Volume compression narrowed in the quarter on prior year comparisons and growth pockets in Asia Pacific including high single digit percentage growth in China. The segment continued to navigate challenged European demand trends. Adjusted EBIT increased approximately 29% to $26 million. Margin increased 230 basis points to a more normalized rate of 11.3% which reflects mix seasonality and $3 million of permanent savings. We expect International Welding's margin performance to continue to operate in the 11-12% range for the balance of the year. Moving to the Harris Products Group on Slide 8, third quarter sales increased 15% with 2% higher volumes and nearly 12% higher price. Volumes reflect HVAC sector strength this year and our expanded retail channel presence. We expect softening HVAC production in the fourth quarter. Price continued to increase on metal costs and pricing actions taken to mitigate rising input costs.

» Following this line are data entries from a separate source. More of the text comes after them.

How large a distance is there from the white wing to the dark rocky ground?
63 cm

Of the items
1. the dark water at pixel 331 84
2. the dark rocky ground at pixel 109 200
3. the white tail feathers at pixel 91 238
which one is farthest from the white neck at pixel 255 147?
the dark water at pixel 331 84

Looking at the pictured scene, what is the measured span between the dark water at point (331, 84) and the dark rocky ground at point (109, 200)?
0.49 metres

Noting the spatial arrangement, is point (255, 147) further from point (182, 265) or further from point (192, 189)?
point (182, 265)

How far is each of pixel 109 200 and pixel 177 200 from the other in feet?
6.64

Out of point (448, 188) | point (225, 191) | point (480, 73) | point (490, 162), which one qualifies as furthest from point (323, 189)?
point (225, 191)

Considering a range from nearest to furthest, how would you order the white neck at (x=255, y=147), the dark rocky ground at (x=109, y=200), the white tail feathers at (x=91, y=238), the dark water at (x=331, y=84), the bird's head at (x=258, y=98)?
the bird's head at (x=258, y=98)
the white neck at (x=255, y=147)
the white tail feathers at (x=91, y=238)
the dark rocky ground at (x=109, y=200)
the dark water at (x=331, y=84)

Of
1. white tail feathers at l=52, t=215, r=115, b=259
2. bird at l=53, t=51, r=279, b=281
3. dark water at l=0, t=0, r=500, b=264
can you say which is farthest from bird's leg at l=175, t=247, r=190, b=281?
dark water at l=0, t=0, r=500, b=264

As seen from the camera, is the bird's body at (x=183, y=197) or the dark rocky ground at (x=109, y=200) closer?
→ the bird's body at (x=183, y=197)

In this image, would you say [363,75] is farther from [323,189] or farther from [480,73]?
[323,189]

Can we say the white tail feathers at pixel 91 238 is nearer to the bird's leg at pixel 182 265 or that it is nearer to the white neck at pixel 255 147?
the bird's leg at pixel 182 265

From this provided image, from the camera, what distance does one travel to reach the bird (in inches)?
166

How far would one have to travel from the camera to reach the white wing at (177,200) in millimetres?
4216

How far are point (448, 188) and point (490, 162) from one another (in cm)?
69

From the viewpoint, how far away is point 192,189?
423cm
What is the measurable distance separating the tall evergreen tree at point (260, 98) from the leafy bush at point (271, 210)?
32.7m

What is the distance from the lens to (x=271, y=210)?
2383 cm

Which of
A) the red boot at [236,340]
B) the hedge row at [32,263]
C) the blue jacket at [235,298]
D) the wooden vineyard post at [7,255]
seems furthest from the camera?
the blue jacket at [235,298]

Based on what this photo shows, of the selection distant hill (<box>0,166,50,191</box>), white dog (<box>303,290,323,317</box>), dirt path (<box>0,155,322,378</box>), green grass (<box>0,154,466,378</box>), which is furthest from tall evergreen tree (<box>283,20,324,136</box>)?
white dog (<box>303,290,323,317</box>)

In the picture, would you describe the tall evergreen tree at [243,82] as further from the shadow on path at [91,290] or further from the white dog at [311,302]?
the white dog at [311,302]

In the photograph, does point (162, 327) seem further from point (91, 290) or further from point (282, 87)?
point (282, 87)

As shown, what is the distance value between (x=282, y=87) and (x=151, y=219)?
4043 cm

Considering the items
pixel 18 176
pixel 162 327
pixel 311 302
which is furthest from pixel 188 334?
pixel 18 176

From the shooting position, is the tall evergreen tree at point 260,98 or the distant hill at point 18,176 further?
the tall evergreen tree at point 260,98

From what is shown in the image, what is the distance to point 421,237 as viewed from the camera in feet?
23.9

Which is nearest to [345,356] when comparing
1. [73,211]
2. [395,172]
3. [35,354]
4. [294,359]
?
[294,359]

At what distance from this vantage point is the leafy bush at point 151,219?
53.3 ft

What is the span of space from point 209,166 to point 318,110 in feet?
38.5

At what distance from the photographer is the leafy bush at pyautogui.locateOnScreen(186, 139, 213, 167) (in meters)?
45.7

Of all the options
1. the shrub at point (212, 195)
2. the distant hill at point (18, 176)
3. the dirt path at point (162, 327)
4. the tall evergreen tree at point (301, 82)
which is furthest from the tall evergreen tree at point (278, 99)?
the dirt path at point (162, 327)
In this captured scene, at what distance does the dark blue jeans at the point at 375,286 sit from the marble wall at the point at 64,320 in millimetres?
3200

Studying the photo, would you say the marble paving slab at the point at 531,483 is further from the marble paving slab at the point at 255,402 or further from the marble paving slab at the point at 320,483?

Adjusted EBIT increased approximately 28% to $28 million and margin improved 190 basis points to a record 18.3% on volume growth. Effective cost management and strategic initiatives, the Harris segment is expected to operate in the 16%-17% range for the balance of the year due to seasonality and reduced HVAC production activity previously mentioned. Moving to Slide 9, we generated record cash flows from operations in the quarter, aided by lower tax payments. Year to date, cash flows have increased approximately 13% with a 119% cash conversion ratio. Average operating working capital improved 50 basis points to 18.6% versus the comparable prior year period. Moving to Slide 10, we're executing well on our capital allocation strategy. In the quarter, we invested $136 million in growth, reflecting CapEx investments and our final investment in Alloy Steel. Our adjusted return on invested capital increased to 22.2%.
We also returned $94 million to shareholders through a combination of our dividend and $53 million in share repurchases. Looking ahead, we announced our 30th consecutive annual dividend payout rate increase, which is 5.3% starting early next year. We continue to expect superior shareholder returns through our strategic growth initiatives and our capital allocation strategy. Moving to Slide 11 to discuss our operating assumptions for the year, we are maintaining our top line and margin assumptions given performance to date, order trends, effective cost management, and benefits from our savings programs. We expect traditional seasonality in our sales performance as we move from the third quarter to the fourth quarter, with a modest sequential improvement in our operating income margin.
We are increasing our interest expense assumption to a low $50 million range due to recent borrowings for the Alloy Steel transaction, and we are increasing our cash conversion range to above 100% to better align with performance. To wrap up, our manufacturing footprint and supply chain strategy have proven to be well positioned and resilient in this operating environment. Combined with diligent cost management and a focus on long term growth, we will continue to effectively manage any headwinds and leverage opportunities to drive superior long term value. Now I would like to turn the call over for questions.